こうした欧州の作品との対比は国内外で話題を呼び、例えば日本において国立西洋美術館で2017年に開催された「北斎とジャポニスム」展では、各国の芸術家の作品と北斎の作品が並べて展示され、世界における『北斎漫画』の影響と受容が再確認された[58]。なお、レオンス・ベネディットの論文『動物画家 フェリックス・ブラックモン』に掲載された[59]「1856年にブラックモンが、日本からの輸入陶磁器の緩衝材に『北斎漫画』を発見した」という逸話は広く認知されているが、複数の研究者からその正確性について疑問視されている[60][61]。

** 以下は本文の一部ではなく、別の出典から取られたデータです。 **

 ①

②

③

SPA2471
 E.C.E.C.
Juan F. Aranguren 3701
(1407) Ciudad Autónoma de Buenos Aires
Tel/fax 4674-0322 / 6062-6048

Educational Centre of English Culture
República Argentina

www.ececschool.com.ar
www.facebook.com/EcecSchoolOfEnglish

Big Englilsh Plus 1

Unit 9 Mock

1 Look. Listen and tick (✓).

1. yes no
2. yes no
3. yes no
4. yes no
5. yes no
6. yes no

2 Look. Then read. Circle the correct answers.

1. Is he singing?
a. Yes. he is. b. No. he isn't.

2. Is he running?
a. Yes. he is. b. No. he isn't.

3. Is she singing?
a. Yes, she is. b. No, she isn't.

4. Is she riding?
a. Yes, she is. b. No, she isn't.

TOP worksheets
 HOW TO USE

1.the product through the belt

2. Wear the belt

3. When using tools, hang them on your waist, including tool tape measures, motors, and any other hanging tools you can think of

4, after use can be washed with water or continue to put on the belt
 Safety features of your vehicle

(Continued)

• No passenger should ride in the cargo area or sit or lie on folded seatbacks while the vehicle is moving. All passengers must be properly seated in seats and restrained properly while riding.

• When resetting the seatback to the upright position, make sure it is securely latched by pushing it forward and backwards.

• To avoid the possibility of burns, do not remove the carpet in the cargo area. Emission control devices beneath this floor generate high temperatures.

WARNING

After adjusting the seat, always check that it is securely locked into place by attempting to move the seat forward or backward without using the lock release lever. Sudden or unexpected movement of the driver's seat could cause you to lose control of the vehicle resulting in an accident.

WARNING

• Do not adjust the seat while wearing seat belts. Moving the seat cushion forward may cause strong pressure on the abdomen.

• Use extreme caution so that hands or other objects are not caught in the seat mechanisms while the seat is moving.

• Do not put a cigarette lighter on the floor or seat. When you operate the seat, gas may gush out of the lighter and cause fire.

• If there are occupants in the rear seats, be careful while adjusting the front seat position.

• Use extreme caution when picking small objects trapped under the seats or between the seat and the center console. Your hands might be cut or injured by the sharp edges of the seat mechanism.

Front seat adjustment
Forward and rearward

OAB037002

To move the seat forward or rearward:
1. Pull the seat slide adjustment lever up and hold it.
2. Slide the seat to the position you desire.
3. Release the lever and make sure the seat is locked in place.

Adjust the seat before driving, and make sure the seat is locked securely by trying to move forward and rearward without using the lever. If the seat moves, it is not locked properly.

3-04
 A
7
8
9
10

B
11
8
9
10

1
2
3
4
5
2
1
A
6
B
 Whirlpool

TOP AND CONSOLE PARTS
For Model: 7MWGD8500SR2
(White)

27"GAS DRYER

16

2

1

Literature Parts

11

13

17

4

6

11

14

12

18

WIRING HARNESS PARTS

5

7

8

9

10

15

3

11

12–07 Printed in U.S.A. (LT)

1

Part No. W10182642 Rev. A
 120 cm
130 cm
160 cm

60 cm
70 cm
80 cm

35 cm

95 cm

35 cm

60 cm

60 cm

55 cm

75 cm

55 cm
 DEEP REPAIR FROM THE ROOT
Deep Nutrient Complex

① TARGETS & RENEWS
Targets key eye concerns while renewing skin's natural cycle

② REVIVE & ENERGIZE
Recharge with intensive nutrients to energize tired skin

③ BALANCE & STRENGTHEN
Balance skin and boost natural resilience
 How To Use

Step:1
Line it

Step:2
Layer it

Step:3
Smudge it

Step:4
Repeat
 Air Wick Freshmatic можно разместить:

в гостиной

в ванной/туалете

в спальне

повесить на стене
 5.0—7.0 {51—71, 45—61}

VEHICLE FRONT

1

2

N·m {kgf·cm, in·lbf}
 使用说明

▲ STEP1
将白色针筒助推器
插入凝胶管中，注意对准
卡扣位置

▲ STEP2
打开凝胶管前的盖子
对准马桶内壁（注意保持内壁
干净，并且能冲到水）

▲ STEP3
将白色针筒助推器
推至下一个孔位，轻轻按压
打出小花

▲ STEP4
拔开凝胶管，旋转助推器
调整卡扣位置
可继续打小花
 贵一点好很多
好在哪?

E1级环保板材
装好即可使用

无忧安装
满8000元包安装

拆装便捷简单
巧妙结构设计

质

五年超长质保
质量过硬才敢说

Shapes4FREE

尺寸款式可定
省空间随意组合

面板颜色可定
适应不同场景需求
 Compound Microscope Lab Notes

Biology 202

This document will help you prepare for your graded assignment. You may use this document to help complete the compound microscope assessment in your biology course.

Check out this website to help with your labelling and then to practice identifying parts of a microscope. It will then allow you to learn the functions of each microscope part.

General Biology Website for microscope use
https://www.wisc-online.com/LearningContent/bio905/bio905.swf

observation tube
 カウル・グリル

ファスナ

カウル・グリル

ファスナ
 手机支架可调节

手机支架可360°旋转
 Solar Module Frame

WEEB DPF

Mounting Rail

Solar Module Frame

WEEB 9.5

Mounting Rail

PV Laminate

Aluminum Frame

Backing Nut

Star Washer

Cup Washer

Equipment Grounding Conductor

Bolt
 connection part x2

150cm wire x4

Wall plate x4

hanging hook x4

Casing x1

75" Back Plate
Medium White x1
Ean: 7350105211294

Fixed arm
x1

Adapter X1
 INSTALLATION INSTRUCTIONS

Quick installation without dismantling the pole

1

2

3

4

広く庶民に支持され、『北斎漫画』は大きな人気を博したが、活動当時から近代に至るまでの日本国内における北斎自身の評価は高くなく、あくまで「浮世絵師」としての認知であった[62]。当時の日本において「絵師」とは狩野派や長谷川派といった御用絵師を指し、版元の依頼を受けて作画する浮世絵師は「卑しい絵描き」と言われ、数段格下の評価がなされていた[62]。また、浮世絵師としても抜きんでた評価はされておらず、鈴木春信、鳥居清長、喜多川歌麿、東洲斎写楽、歌川広重らと肩を並べる「代表的な浮世絵師のひとり」といった位置付けであった[63]。しかしながら、こうした国内評価は海外での北斎評の高さが認知されるに従って徐々に覆りつつある[64]。
『北斎漫画』自体の評価として永田は、画集や画譜と違って様々なものが混在しているという点にこそ本作品の重要性があるとしており、葛飾北斎という画業人生半ばの総決算であると同時に晩年に向けて飛躍するための助走だったと総括している[65]。美術家の横尾忠則は、北斎は人が描いた絵や自分が過去に描いた絵を真似るということに重きを置いた創作活動を行っているとし、模倣の天才だったと評している[66]。『北斎漫画』の中には過去の作品や以降に発表される作品のモチーフが何度も出てきており、過去と未来を反復させながら自身の画業の発展を続けたとしている[67]。漫画家のしりあがり寿は『北斎漫画』の「漫画」が現代の漫画と異なる意味であることを認識しつつも、『北斎漫画』に登場するキャラクターは、デフォルメや省略するところはしているなど漫画的な記号化も働かせており、北斎のテクニックがふんだんに発揮された作品であると評している[68]。『北斎漫画』を42年間に渡って1400冊以上蒐集した浦上満は、『北斎漫画』がどのように広まり、受け継がれてきたかといった出版文化史そのものを伝える比類なき作品であるとしている[69]。
日本国外においては日本よりも早い段階から高く評価されており、フランスの美術評論家フィリップ・ビュルティは、1866年の『工業美術の傑作』において『北斎漫画』に言及し「優雅さにおいてはヴァトーに、エネルギーにおいてはドーミエに、奇想においてはゴヤに、動態においてはドラクロワに比肩し、テーマの豊かさと鮮やかな筆さばきで北斎に匹敵する画家はルーベンスだけだ」と絶賛した[70]。また、北斎の独創的な表現力と多様性を高く評価したフランスの美術史家のルイ・ゴンスは、1883年『日本美術(L’art Japonais)』の中で肥満の男女を描いた『北斎漫画』八編について言及し、ドーミエの描いた『水泳学校の喜劇(comique de ecole natation)』との写実的な滑稽さの描写について対比させている[71]。その他ジャポニスムの先駆者となったエドモン・ド・ゴンクールは1896年に『北斎』という浮世絵研究書を上梓し『北斎漫画』についても多くのページを割いて言及しているが、国文学者の鈴木淳は、ゴンクールの著作自体が、『北斎漫画』から受けた衝撃をそのまま執筆の原動力に変えたのではないかと指摘している[72]。